## [WHAT TO WORK ON]
From the listing that follows, output everything exactly except the pictures.

## [EXTRACTED MATERIAL]
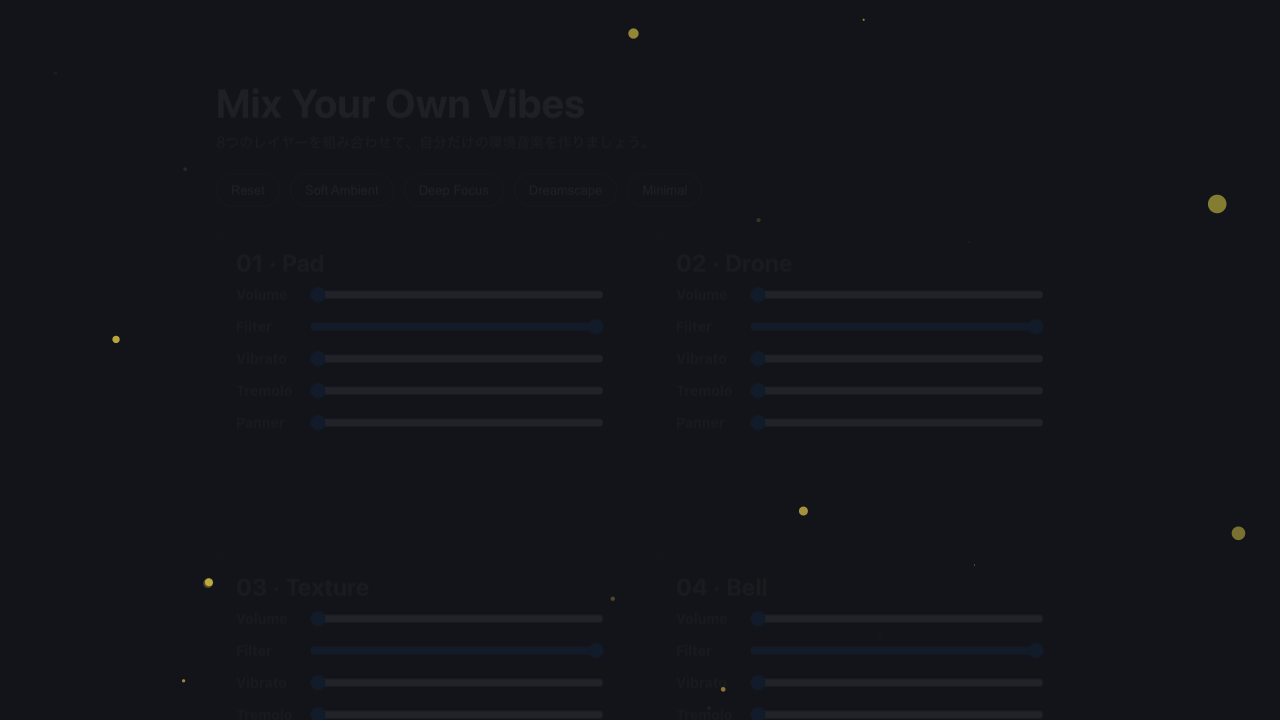 Ambient Music Mixer screenshot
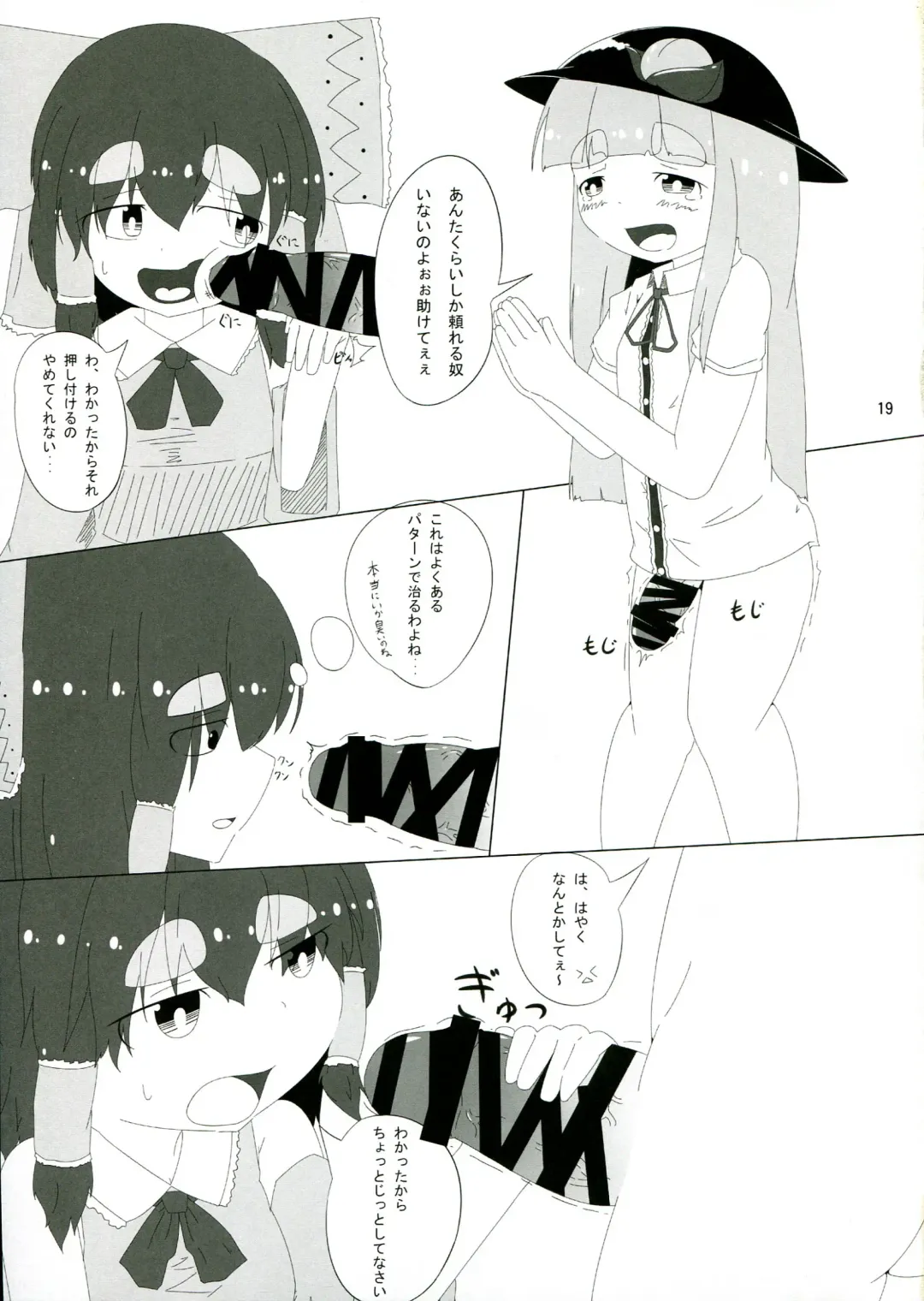 [Hosoi Kouzou - Magifuro Konnyaku - Pato-chan] Touhou Futanari Tokubetsu Keihou Fhentai - Page 19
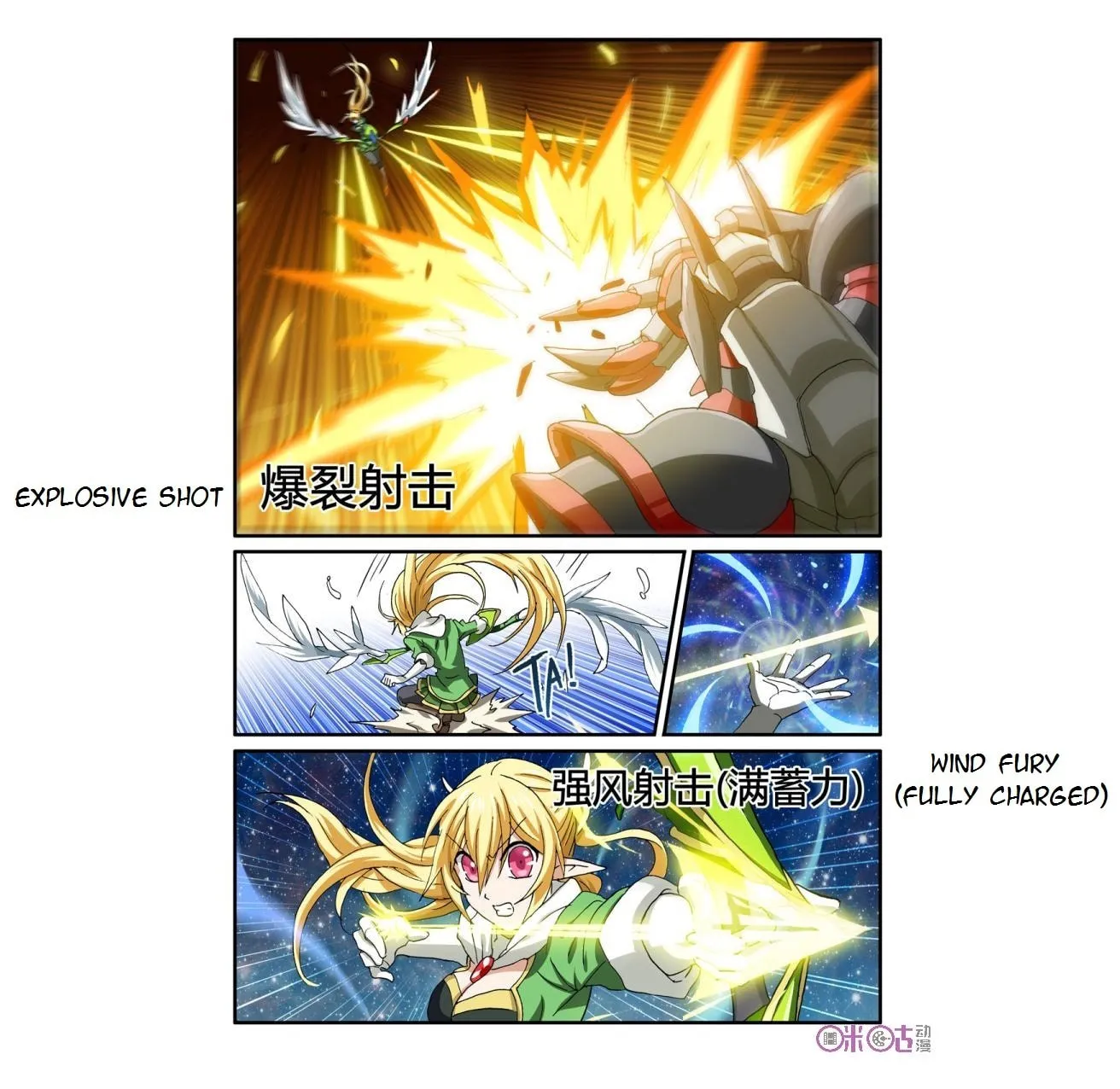 Ni Xi Ba Mo Wang! Chapter 32 page 17 - 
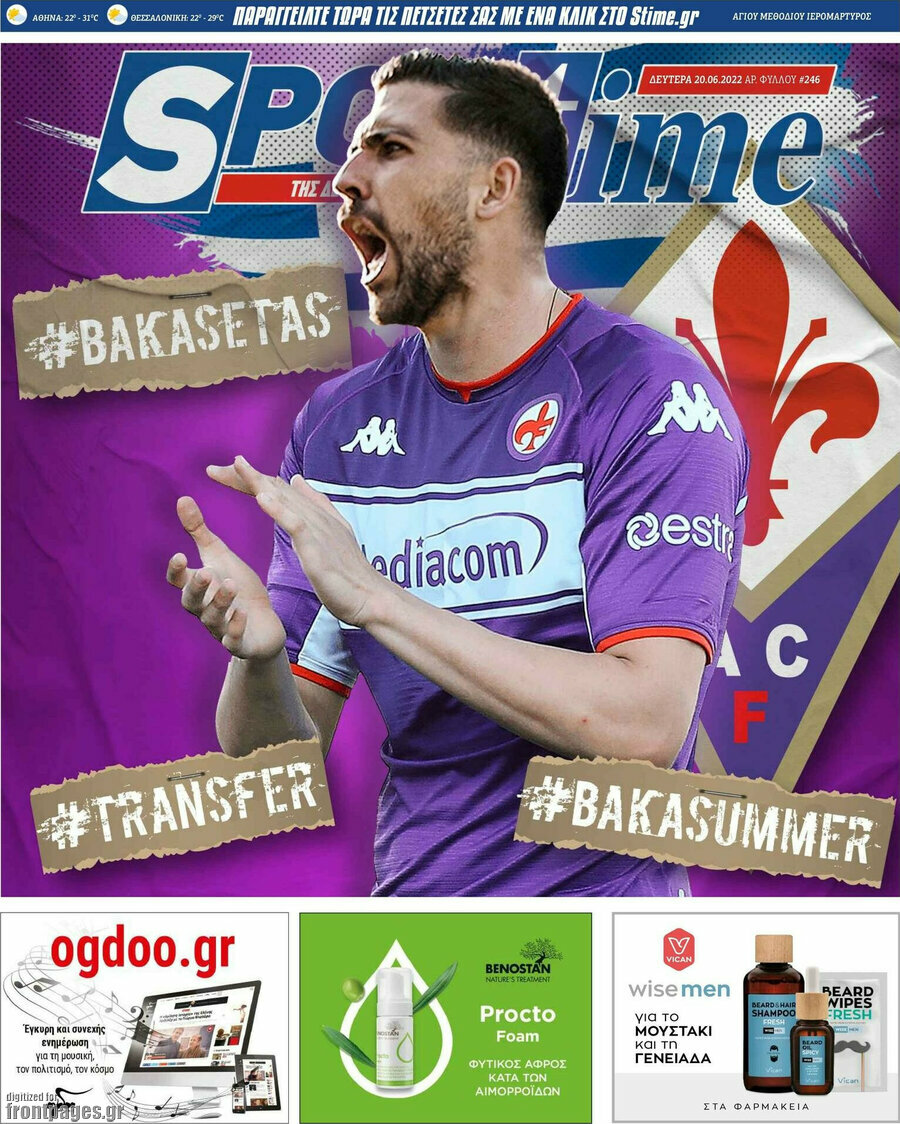 SporTime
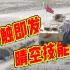 【中国队完整版】国际军事比赛2021中国库尔勒赛区晴空技能赛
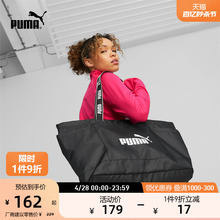 PUMA Puma Women's Sports and Leisure Handbag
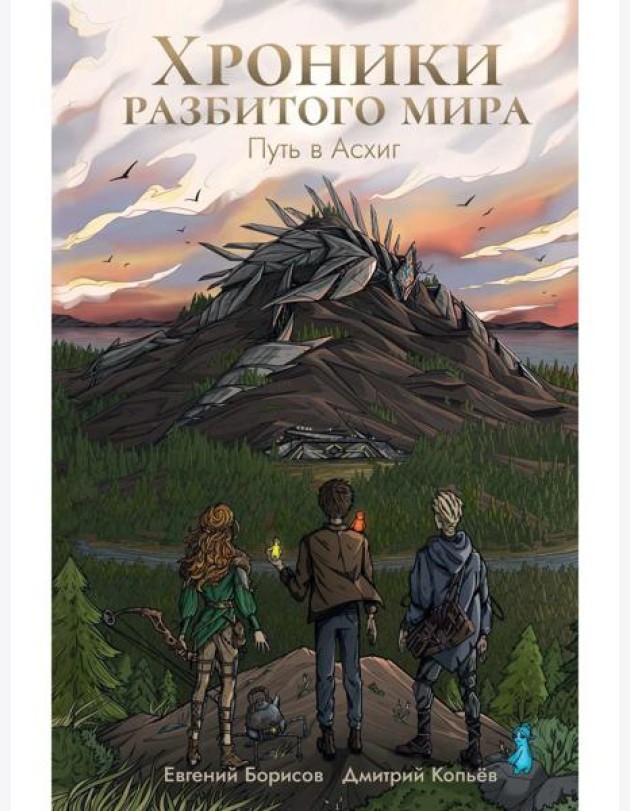 Хроники разбитого мира. Путь в Асхиг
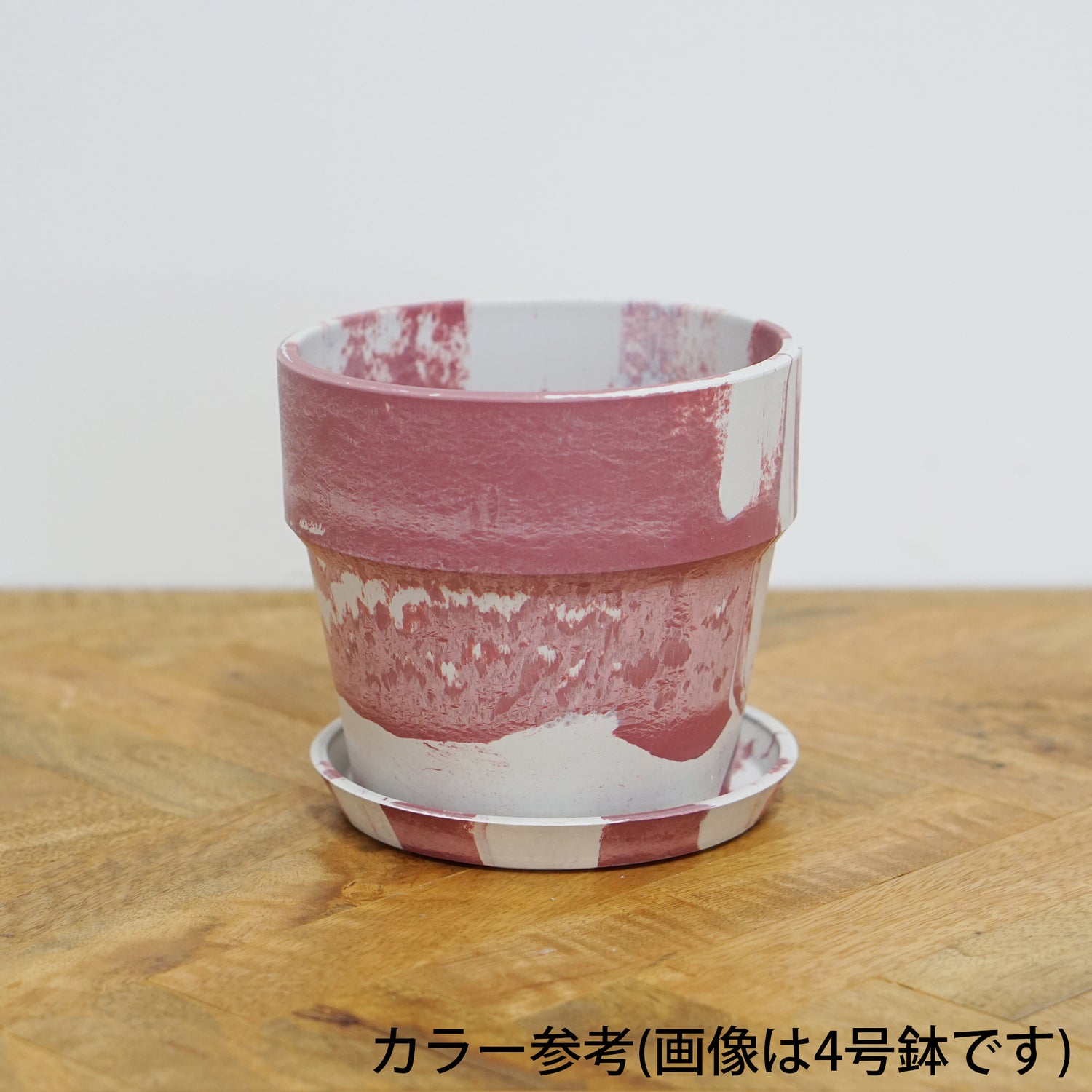 【別倉庫発送】81149 アーバンプランツポット ミルク/カシス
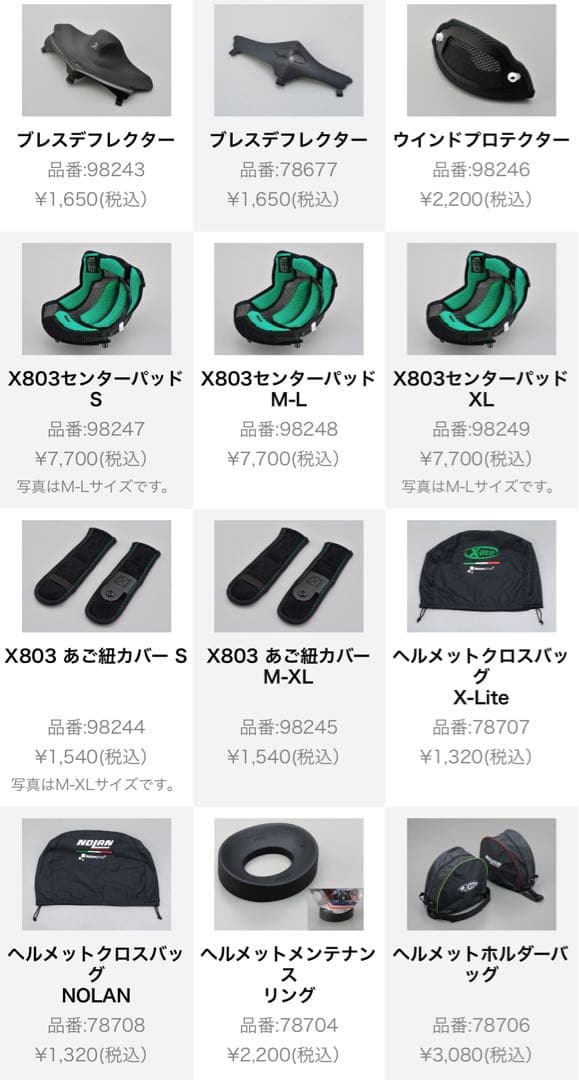 X-Light X-803RS ULTRA CARBON ペトルッチカーボン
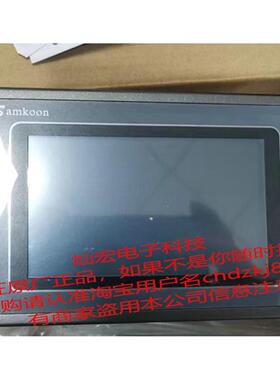 Samkoon一体机GC-043-16M2AI-C HMI 显控控制单元 显控一体机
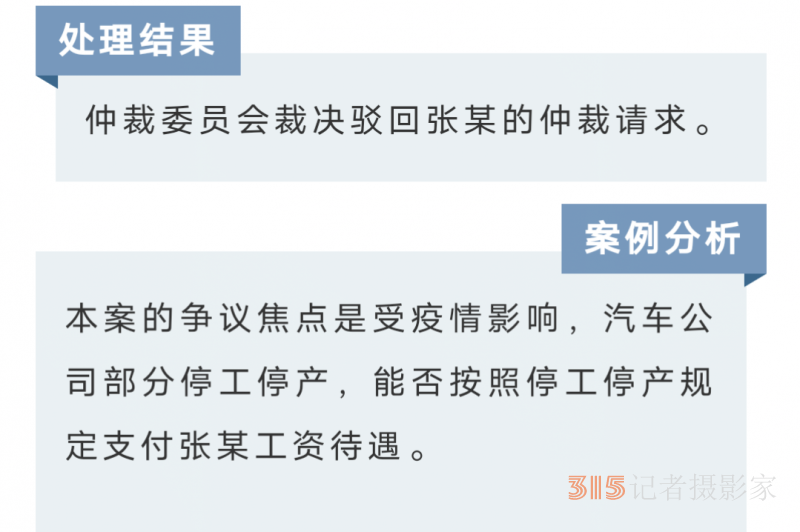 最高法：用人单位可以以疫情停工，不可抗力为由不发工资吗？只对部分人停工且只发停工待遇是否合法？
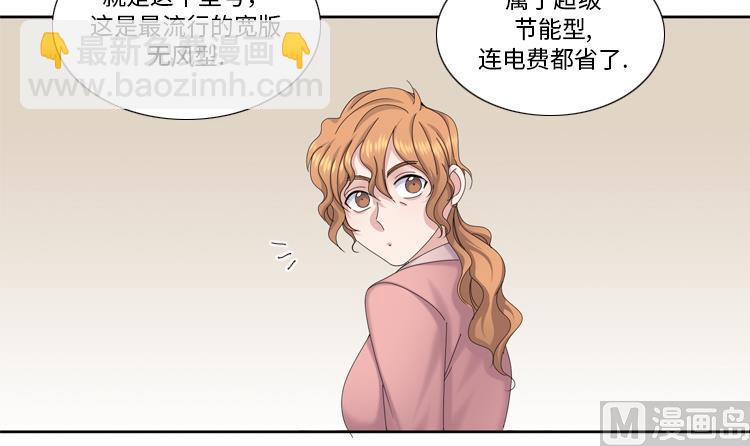 第79话 扔了的吸尘器14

## [ANSWER AREA]
 Ambient Music Mixer screenshot
 [Hosoi Kouzou - Magifuro Konnyaku - Pato-chan] Touhou Futanari Tokubetsu Keihou Fhentai - Page 19
 Ni Xi Ba Mo Wang! Chapter 32 page 17 - 
 SporTime
 【中国队完整版】国际军事比赛2021中国库尔勒赛区晴空技能赛
 PUMA Puma Women's Sports and Leisure Handbag
 Хроники разбитого мира. Путь в Асхиг
 【別倉庫発送】81149 アーバンプランツポット ミルク/カシス
 X-Light X-803RS ULTRA CARBON ペトルッチカーボン
 Samkoon一体机GC-043-16M2AI-C HMI 显控控制单元 显控一体机
 最高法：用人单位可以以疫情停工，不可抗力为由不发工资吗？只对部分人停工且只发停工待遇是否合法？
 第79话 扔了的吸尘器14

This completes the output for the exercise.